Every day, for an entire week, at any given time of the day there would be ten people working together with my husband and me, busily scrubbing every single item in our house. From early morning until late at night, my neighbors, colleagues at work, relatives and total strangers lent a hand to help us rebuild our lives. Young people, old people, religious people, non-religious people, they all came to help us. Just thinking of this amazing outpouring of chessed brings tears to my eyes. 

We used magic erasers to scrub everything in the house. Each sefer in our huge library had to be carefully cleaned. The bookshelves themselves were damaged and needed to be repaired. The clothes in the storage area, my children's jewelry, the school books, whatever was not completely ruined had to be thoroughly scrubbed.
It was like making Pesach, only a hundred times harder!

As we were cleaning, neighbors appeared at our doorstep with hot, nutritious meals, nosh and delicious homemade cakes to keep us going. Someone brought over a tape recorder and tapes, so we even had music to accompany our work.

Even after we finished cleaning, we had to move all the furniture outdoors and bring in a cleaning company that specializes in cleaning up after fires, to completely rid the house of the soot and the all-pervading smell. They used special machines to scrub the walls and lots of bleach to complete the cleaning process. Once the house was spotless we brought in a worker who spent an entire week painting and repainting the walls. He worked each night until after midnight so that we'd be able to return to our own home as soon as possible!
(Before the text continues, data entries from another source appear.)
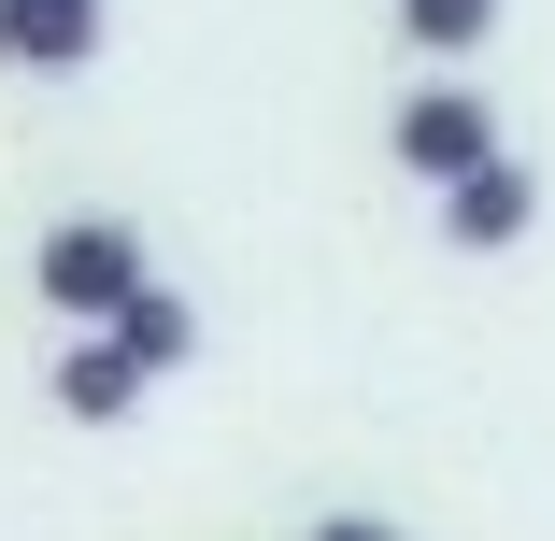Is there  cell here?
I'll list each match as a JSON object with an SVG mask.
<instances>
[{
	"mask_svg": "<svg viewBox=\"0 0 555 541\" xmlns=\"http://www.w3.org/2000/svg\"><path fill=\"white\" fill-rule=\"evenodd\" d=\"M29 285H43L57 313H86V329H115V313H129L157 271H143V229H115V214H72V229L29 243Z\"/></svg>",
	"mask_w": 555,
	"mask_h": 541,
	"instance_id": "obj_1",
	"label": "cell"
},
{
	"mask_svg": "<svg viewBox=\"0 0 555 541\" xmlns=\"http://www.w3.org/2000/svg\"><path fill=\"white\" fill-rule=\"evenodd\" d=\"M385 143H399V171H427V185H470V171H499V115H485V86H413Z\"/></svg>",
	"mask_w": 555,
	"mask_h": 541,
	"instance_id": "obj_2",
	"label": "cell"
},
{
	"mask_svg": "<svg viewBox=\"0 0 555 541\" xmlns=\"http://www.w3.org/2000/svg\"><path fill=\"white\" fill-rule=\"evenodd\" d=\"M0 57L15 72H86L100 57V0H0Z\"/></svg>",
	"mask_w": 555,
	"mask_h": 541,
	"instance_id": "obj_3",
	"label": "cell"
},
{
	"mask_svg": "<svg viewBox=\"0 0 555 541\" xmlns=\"http://www.w3.org/2000/svg\"><path fill=\"white\" fill-rule=\"evenodd\" d=\"M527 214H541V185L499 157V171H470V185H441V243H470V257H499V243H527Z\"/></svg>",
	"mask_w": 555,
	"mask_h": 541,
	"instance_id": "obj_4",
	"label": "cell"
},
{
	"mask_svg": "<svg viewBox=\"0 0 555 541\" xmlns=\"http://www.w3.org/2000/svg\"><path fill=\"white\" fill-rule=\"evenodd\" d=\"M100 343H115V357H129V371L157 385V371H185V357H199V313H185L171 285H143V299H129V313H115Z\"/></svg>",
	"mask_w": 555,
	"mask_h": 541,
	"instance_id": "obj_5",
	"label": "cell"
},
{
	"mask_svg": "<svg viewBox=\"0 0 555 541\" xmlns=\"http://www.w3.org/2000/svg\"><path fill=\"white\" fill-rule=\"evenodd\" d=\"M57 413H72V427H115V413H143V371H129L115 343L86 329V343L57 357Z\"/></svg>",
	"mask_w": 555,
	"mask_h": 541,
	"instance_id": "obj_6",
	"label": "cell"
},
{
	"mask_svg": "<svg viewBox=\"0 0 555 541\" xmlns=\"http://www.w3.org/2000/svg\"><path fill=\"white\" fill-rule=\"evenodd\" d=\"M485 29H499V0H399L413 57H485Z\"/></svg>",
	"mask_w": 555,
	"mask_h": 541,
	"instance_id": "obj_7",
	"label": "cell"
},
{
	"mask_svg": "<svg viewBox=\"0 0 555 541\" xmlns=\"http://www.w3.org/2000/svg\"><path fill=\"white\" fill-rule=\"evenodd\" d=\"M313 541H399V527H385V513H327Z\"/></svg>",
	"mask_w": 555,
	"mask_h": 541,
	"instance_id": "obj_8",
	"label": "cell"
}]
</instances>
I cannot thank Hashem enough for all of His chassadim. I believe what my father constantly reminds me, that one never loses from helping another Jew. I was zocheh to see Yidden at their best. This tremendous outpouring of chessed was certainly to Am Yisrael's zechus.

During those very difficult weeks that we were without our home, I wrote a list of all the people who came to help us. Once we were back in our own apartment, we wanted to express our appreciation to all the people who went out of their way to assist us in our time of need. So my children and I started baking cakes and making homemade chocolates. Every Friday my children help me decorate the cakes and wrap the chocolates and then my husband and I personally deliver them, l'kavod Shabbos kodesh, to the families who had helped us. We include a personal thank you note saying, "This is all thanks to YOU," with "before" and "after" pictures of our apartment, so they can see the results of their hard work.

Tears spring to my eyes whenever I think of those days without a home, only now I cry because I am overwhelmed at how wonderful people are, and how much we have to be thankful for.

Baruch Hashem, we're in our own home and yes, when we go away for Shabbos, we let our neighbors use our apartment. Now, however, we ask everyone to please light Shabbos candles in a safe place, and certainly not in the bedroom.